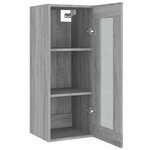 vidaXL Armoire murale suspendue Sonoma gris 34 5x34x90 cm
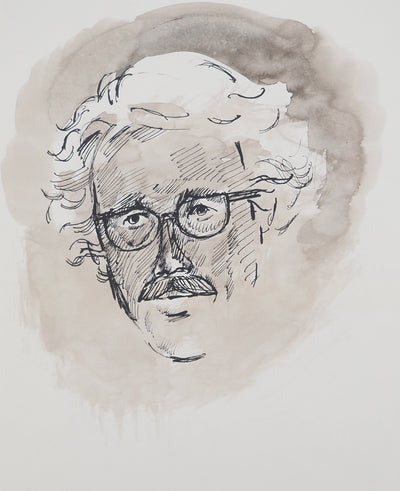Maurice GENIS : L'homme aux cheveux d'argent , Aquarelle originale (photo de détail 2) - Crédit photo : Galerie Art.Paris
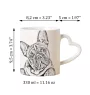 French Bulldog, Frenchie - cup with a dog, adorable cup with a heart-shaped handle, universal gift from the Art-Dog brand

* * *

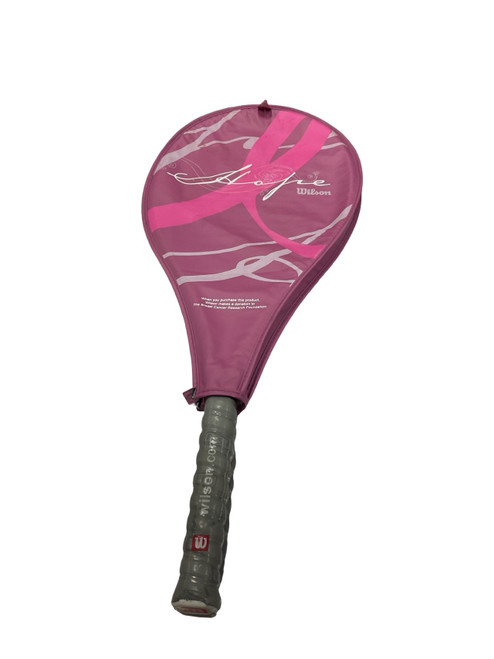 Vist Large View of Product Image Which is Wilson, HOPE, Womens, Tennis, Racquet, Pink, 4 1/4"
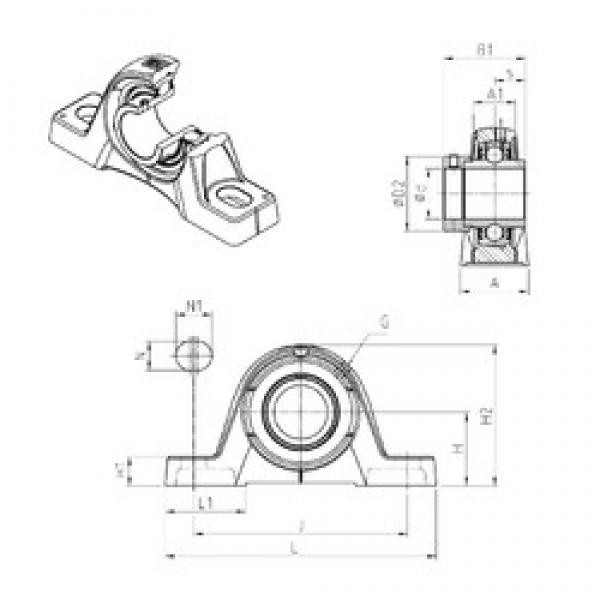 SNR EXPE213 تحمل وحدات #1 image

* [Work instructions] Copy the material line by line, beginning at the line that contains "vidaXL Armoire murale" and ending with the line that contains "French Bulldog, Frenchie", including both of those lines. Leave the pictures out of your answer.

* [Answer to the exercise]
 vidaXL Armoire murale suspendue Sonoma gris 34 5x34x90 cm
Maurice GENIS : L'homme aux cheveux d'argent , Aquarelle originale (photo de détail 2) - Crédit photo : Galerie Art.Paris
 French Bulldog, Frenchie - cup with a dog, adorable cup with a heart-shaped handle, universal gift from the Art-Dog brand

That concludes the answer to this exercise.